Darren Anstee, a solutions architect for Burlington, Mass.-based Arbor Networks, said that Arbor observed a DDoS attack Monday against a target in France, with peak traffic hitting 325 Gbps.
"I would suspect [the attacks] were likely related due to the similar timing and scale," Prince said via email. "However, I don't have direct evidence of that."
As for just how attackers achieved that extreme level of bandwidth, which surpassed the massive 300 Gbps DDoS attack against nonprofit Spamhaus in March 2013, CloudFlare said it targeted vulnerabilities in the Network Time Protocol (NTP), an Internet standard that is used to synchronize time across networks of computers.
In January, CloudFlare's John Graham-Cumming wrote a blog post warning of the dangers of NTP reflection attacks, which he described as being similar to the more well-known DNS reflection attack technique. Basically, an attacker sends a request to a server that appears to be coming from the intended victim's IP address, with the goal of having the server send a reply larger than the original request back to the victim. Of course, with the reply being sent back to the victim, the source of such attacks can be difficult to trace.
To generate the amount of traffic CloudFlare spotted in this instance, though, an attacker would need to amplify the traffic being sent to the victim. This can be done by finding protocols and servers that return much larger responses than the initial request. Graham-Cumming noted that that DNS replies are eight times as large, in terms of bandwidth, as the correlating responses, which has led to its use in many recent amplification attacks, including against Spamhaus.

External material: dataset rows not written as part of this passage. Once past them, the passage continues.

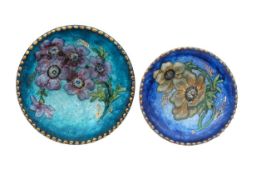 Two Limoges enamel dishes
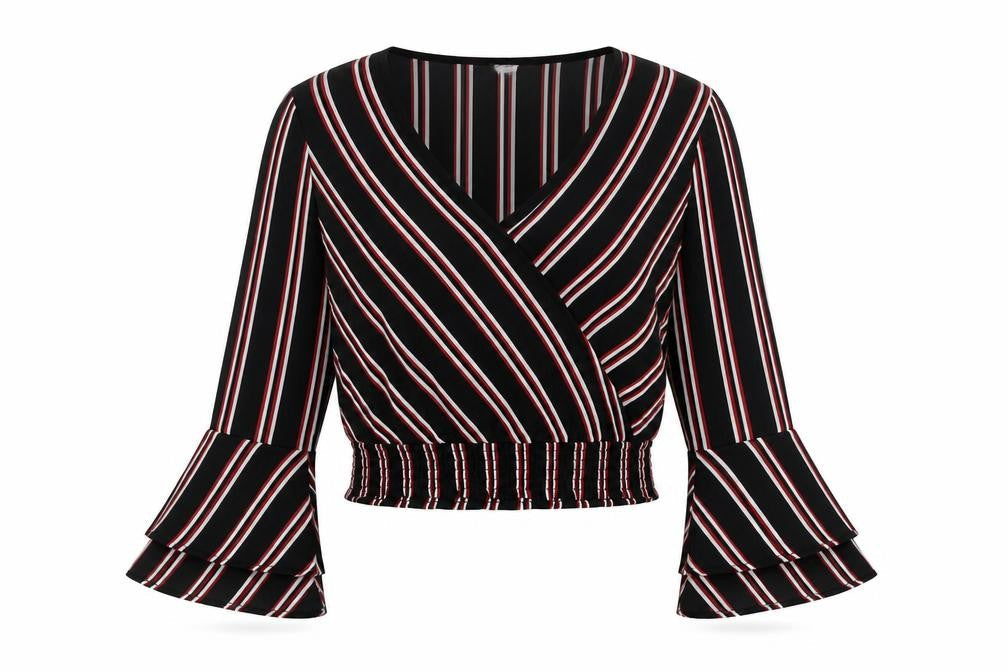 Womens UK Size 6 H&M Multicoloured Wrap Blouse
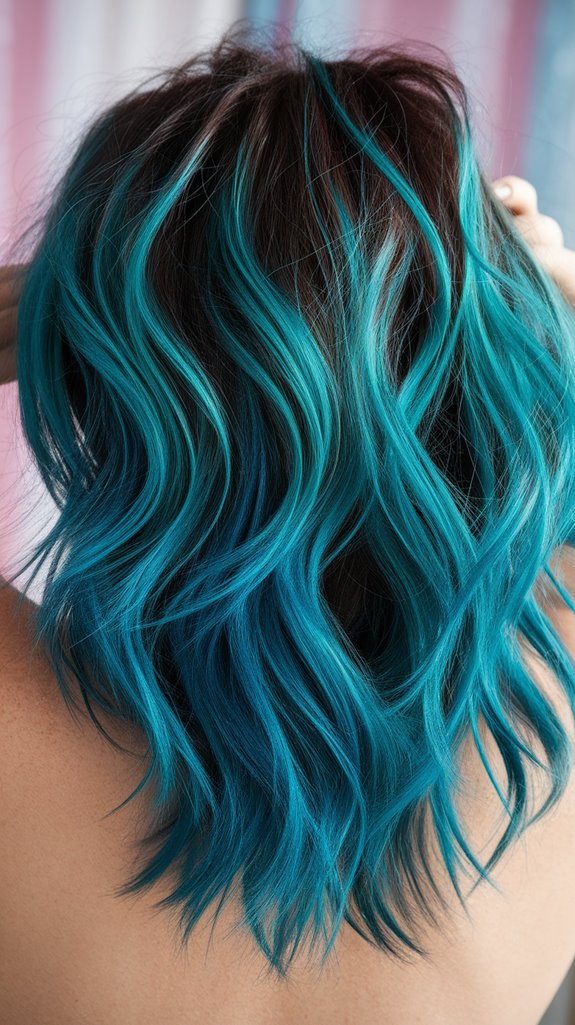 vibrant turquoise hair maintenance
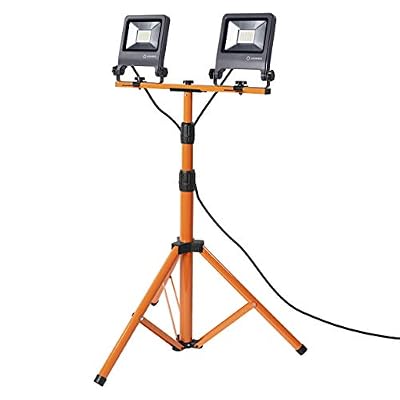 LEDVANCE WORKLIGHT Tripod | Projecteur LED Extérieur de Chantier | Gris foncé | 60 Watts - 5400 Lumens | Blanc Froid 4000K | Etanche IP65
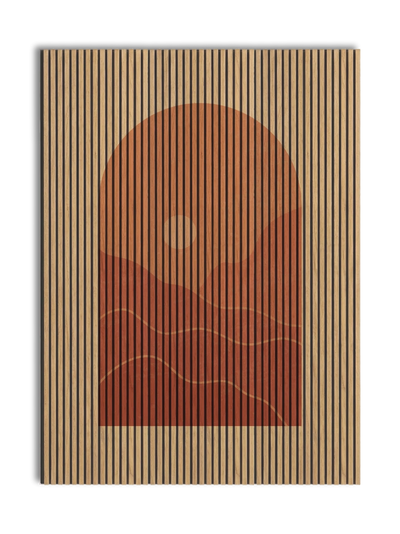 Akustikpanel med Geometric-motiv nr. 2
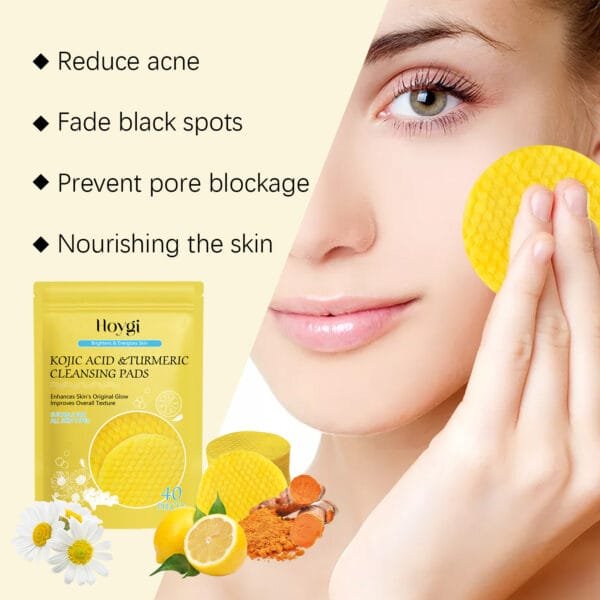HOYGI Turmeric Tricarbonate  Cleansing Pad - Image 6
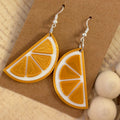 Orange Slice Earrings
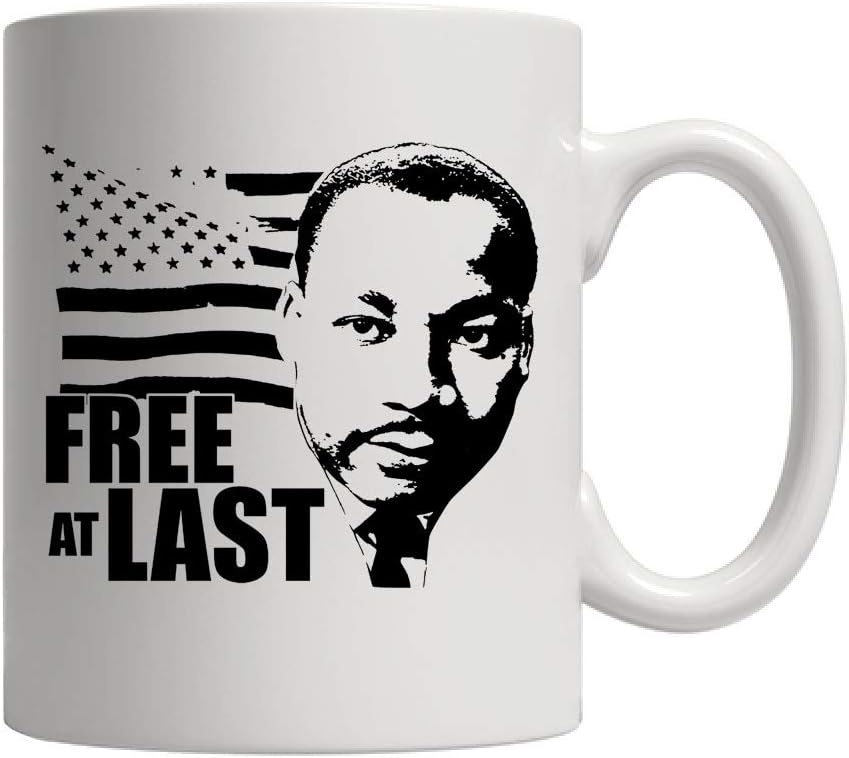Free At Last Dr Martin Luther King Jr White . Pb293 Ceramic Mug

In comparison, he witnessed one NTP server on which the responses were a whopping 206 times as large, mainly due to the MON_GETLIST command.
"Unfortunately, the simple UDP-based NTP protocol is prone to amplification attacks because it will reply to a packet with a spoofed source IP address and because at least one of its built-in commands will send a long reply to a short request," Graham-Cumming wrote. "That makes it ideal as a DDoS tool."
On Jan. 2, 2014, US-CERT issued a warning that MON_GETLIST could be used in amplified DDoS attacks, though despite garnering an exploitability subscore of 10.0, the highest possible rating on the Common Vulnerability Scoring System ranking scheme, the vulnerability only achieved a 5.0, or a "medium" overall score. In a Jan. 13 follow-up alert, US-CERT said the attack technique was "emerging" and advised those in control of NTP servers to either upgrade from previously vulnerable versions of the protocol to 4.2.7 or disable the GET_MONLIST monitoring functionality.
Worryingly, Prince described the nearly 400 Gbps NTP reflection attack as "nothing new" on Twitter and told SearchSecurity via email that this technique will definitely be utilized more frequently by attackers in the future due to the large amplification factor of NTP responses. He also advised network administrators to ensure they're not running misconfigured and vulnerable servers by visiting OpenNTPProject.org.